[The task]: Rewrite the listing from its first line through the line containing "21.4 metres", replacing "observer" with "camera" and leaving everything else unchanged.

Begin Input material

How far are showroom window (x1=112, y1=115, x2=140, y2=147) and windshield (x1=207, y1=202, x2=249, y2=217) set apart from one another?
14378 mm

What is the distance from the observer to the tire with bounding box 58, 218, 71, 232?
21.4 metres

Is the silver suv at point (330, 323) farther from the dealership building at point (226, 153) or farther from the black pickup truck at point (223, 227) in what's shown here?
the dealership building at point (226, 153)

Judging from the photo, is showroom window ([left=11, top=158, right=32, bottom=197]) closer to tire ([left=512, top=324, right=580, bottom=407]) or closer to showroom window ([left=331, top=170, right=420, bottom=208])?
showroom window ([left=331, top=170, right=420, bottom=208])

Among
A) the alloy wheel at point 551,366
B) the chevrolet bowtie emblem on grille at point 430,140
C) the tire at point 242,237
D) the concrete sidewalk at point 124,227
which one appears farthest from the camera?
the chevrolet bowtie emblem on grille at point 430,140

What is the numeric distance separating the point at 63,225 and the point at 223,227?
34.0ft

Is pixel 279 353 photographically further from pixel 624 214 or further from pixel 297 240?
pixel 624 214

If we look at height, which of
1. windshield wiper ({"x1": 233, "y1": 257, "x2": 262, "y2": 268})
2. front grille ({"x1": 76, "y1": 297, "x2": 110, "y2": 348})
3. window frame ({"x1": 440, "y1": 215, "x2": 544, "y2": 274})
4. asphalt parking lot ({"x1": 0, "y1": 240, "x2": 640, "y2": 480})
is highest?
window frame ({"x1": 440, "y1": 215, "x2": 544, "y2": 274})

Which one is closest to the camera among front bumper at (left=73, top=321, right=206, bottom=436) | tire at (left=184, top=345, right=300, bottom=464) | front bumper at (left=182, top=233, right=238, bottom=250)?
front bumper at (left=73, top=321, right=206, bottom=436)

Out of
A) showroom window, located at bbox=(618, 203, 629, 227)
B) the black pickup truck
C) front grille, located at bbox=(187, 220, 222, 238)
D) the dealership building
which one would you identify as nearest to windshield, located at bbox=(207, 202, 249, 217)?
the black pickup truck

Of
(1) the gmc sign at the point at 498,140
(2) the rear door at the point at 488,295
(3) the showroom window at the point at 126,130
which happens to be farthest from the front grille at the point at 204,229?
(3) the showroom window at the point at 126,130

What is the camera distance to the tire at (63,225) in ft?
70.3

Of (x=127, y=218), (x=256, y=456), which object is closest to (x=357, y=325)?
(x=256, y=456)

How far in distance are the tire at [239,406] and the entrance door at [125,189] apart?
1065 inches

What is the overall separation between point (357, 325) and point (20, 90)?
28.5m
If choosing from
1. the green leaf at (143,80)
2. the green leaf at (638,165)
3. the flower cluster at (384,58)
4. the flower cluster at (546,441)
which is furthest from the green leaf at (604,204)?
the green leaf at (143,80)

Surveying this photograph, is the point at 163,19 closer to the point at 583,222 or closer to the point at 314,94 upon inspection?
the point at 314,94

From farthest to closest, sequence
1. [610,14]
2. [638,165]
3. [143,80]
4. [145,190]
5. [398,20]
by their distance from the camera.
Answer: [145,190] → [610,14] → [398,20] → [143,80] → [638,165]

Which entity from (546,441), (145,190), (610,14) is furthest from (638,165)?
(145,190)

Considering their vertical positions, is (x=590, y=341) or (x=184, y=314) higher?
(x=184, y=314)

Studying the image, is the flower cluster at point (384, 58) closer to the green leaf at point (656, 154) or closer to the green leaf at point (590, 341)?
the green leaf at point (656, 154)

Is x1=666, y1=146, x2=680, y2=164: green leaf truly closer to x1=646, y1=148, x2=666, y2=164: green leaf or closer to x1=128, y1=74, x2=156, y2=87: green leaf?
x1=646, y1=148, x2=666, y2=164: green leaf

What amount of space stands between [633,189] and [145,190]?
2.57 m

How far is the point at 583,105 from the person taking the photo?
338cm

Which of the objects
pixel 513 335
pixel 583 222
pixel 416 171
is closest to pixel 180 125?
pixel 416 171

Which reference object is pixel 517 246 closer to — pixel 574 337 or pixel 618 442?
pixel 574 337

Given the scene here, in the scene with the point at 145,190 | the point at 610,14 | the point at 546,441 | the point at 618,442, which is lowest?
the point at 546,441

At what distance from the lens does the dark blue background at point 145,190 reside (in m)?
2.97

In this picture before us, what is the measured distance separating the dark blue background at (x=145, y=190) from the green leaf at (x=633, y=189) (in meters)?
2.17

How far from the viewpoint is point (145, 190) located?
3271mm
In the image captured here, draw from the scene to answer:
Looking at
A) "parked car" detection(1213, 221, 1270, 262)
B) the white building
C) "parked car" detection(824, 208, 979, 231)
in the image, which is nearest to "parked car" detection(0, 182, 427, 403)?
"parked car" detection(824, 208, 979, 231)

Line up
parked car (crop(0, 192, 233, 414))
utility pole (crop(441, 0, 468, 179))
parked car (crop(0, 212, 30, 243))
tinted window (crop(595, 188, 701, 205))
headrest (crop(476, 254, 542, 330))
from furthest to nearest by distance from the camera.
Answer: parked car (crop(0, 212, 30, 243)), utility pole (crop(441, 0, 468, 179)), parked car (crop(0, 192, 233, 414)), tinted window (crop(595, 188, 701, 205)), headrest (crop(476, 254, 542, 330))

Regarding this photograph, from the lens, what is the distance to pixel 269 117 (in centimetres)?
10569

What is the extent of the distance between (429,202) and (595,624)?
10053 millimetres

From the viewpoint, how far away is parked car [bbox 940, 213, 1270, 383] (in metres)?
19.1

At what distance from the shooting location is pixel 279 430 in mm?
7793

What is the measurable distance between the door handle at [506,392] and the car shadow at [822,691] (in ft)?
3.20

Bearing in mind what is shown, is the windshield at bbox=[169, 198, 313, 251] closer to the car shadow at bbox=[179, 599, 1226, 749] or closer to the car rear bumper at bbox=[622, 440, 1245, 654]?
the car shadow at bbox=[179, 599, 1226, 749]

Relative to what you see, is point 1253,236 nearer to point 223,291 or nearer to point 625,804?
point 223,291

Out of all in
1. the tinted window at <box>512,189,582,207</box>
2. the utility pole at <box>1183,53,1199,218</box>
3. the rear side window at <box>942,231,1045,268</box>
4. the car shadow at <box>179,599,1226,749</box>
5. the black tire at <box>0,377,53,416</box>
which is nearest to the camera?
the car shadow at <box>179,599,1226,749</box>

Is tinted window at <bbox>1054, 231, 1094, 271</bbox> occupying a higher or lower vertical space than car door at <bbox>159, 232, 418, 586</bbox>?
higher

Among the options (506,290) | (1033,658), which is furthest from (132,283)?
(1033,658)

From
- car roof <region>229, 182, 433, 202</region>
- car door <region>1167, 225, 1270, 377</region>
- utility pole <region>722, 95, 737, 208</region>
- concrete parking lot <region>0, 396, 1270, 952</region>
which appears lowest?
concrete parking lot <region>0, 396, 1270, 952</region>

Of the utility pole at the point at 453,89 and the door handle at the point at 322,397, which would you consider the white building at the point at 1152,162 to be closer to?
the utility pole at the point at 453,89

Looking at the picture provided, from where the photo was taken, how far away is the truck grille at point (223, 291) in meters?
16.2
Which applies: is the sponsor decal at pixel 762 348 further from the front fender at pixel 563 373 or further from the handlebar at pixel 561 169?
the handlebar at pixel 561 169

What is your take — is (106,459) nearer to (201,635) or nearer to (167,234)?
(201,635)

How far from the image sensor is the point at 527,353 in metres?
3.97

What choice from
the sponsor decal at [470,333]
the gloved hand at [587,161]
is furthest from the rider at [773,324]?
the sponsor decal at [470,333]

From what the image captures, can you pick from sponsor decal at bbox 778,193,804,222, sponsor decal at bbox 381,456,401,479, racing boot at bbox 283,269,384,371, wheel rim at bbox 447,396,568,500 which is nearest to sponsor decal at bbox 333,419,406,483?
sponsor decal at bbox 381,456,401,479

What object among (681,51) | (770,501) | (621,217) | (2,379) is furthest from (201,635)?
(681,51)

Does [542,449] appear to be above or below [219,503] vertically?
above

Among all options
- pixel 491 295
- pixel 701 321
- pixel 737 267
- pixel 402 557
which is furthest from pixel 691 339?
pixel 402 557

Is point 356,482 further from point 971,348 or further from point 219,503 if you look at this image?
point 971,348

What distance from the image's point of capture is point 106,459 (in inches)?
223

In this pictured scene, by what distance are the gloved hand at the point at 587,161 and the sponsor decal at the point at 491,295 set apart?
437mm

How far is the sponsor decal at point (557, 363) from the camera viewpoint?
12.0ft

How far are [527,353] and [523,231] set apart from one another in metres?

End Input material

[Problem solution]:
How far are showroom window (x1=112, y1=115, x2=140, y2=147) and windshield (x1=207, y1=202, x2=249, y2=217) set apart from one another?
14378 mm

What is the distance from the camera to the tire with bounding box 58, 218, 71, 232?
21.4 metres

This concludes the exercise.